Tin over plywood

dhermesc

Well-known Member
Looking at a project. A guy built a small "Canned Ham" camper trailer (in 2013) but for some reason covered it with a thin lauan plywood (3/16th?) and then coated it with polyurethane. He's figured out that the plywood doesn't withstand the weather very well at all and has since put 2-3 more coats of polyurethane on it trying to keep it shedding water instead of soaking it up. Any reason why I couldn't screw tin directly to this (of course screwing into the 2X2 interior supports)? Would water condense between the tin and the plywood?
 

Campers are always built light. They have to be for towing often by light towing vehicles. Mine is aluminum skin over plywood, the roof is one piece stainless steel.
 
Don't see why you couldn't, that's the way most are built, metal over plywood or Styrofoam. Might look at the way a factory job is done, get some ideas on how to trim it around the edges, pick up some aluminum trim from a camper supply. Just keep in mind it will be seeing 70+ MPH wind.
 
He has some tin flat tin (no ridges) glued to the roof but it does not extend over the sides front or back. I'm not too worried about weight - he claims that as it stands it weighs in at 940 pounds total (interior is stripped). Being an enclosure of 13' X 7' standing 6.5' tall how much can the tin weigh? According to my calculations about 214 pounds.
 
I might do that - use the self adhesive "ice barrier" that they use on the edge of a roof. That would make it extremely weather tight.
 
I was thinking more along the lines of real rubber roofing. It comes in rolls of varying lengths. I've worked with it before and it is not hard to install.

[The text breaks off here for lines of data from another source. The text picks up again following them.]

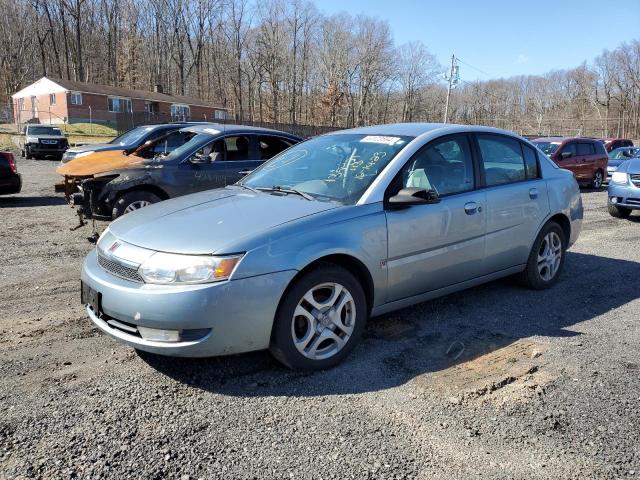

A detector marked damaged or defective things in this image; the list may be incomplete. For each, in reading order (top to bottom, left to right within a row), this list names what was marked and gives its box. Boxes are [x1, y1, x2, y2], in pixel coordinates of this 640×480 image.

crushed vehicle [20, 124, 68, 160]
crushed vehicle [70, 124, 300, 221]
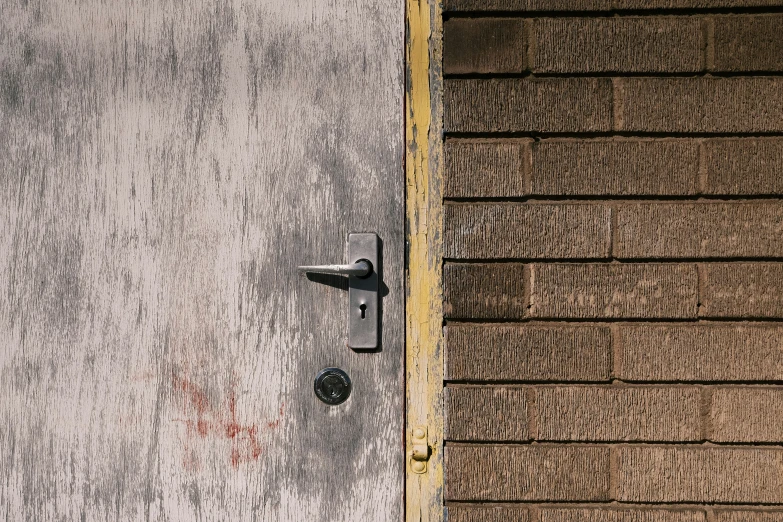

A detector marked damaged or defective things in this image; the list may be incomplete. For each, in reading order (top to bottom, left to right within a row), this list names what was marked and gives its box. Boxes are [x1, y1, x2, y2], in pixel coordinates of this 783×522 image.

chipped yellow paint [408, 0, 444, 516]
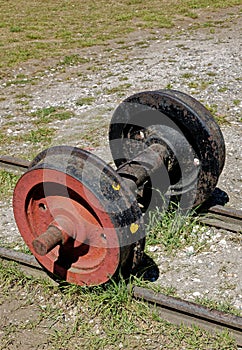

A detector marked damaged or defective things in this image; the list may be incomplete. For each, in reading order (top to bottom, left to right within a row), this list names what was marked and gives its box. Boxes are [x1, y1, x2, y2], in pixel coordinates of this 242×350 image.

Just find a roofing company in your area and they will probably sell you whatever size you need off of a leftover roll they may have sitting around.

That way it will be one sheet with no seams.
 
4 coats of poly and it's not 100% water tight with an extra 3/16" poly standing on top?

he's applying it wrong.. or it's some cheap minwax type coating that is as thin as water, vs as thick as honey.

Another option is fiberglass resin. ;)
 
I used real rubber roofing for a deer stand/ fish house, glued onto plywood. I used to load it on a trailer and move it 100 miles between deer hunting and the lake, works great.
 
Just a thought and curious for a project of my own. Would elastomeric roof coating work in this situation or over treated plywood? My project is stationary.
 
I would not put any time or money into salvaging this failed project. It sounds like he cut so many corners you would be better off starting from scratch.

It's possible to make strong, watertight structures from plywood. They're called "boats" and I've made one myself. But you don't make them out of lauan, 2x2s and polyurethane varnish. You use marine plywood and epoxy resin. Marine plywood has no voids where water can collect; it is not cheap. If the builder hasn't been able to fix the leaks, that lauan is already disintegrating inside. And I would assume he got the rest of his materials at Home Depot, so he probably didn't use any corrosion-resistant fasteners.

As for the polyurethane finish, there are very few urethane varnishes that are suitable for exterior use. Those that will stand up to the weather are very expensive, upwards of 50 bucks a quart.

That said, you have nothing to lose but a few hours of your time and and a few hundred bucks worth of aluminum and screws. Good luck.
 
If you put tin on the plywood I would lay a 30lb felt on first, that way you'll be protected from condensation.
 
Not sure how it would work with treated wood, but on my old Starcraft popup campers, the aluminum was glued directly to the thin lauan plywood.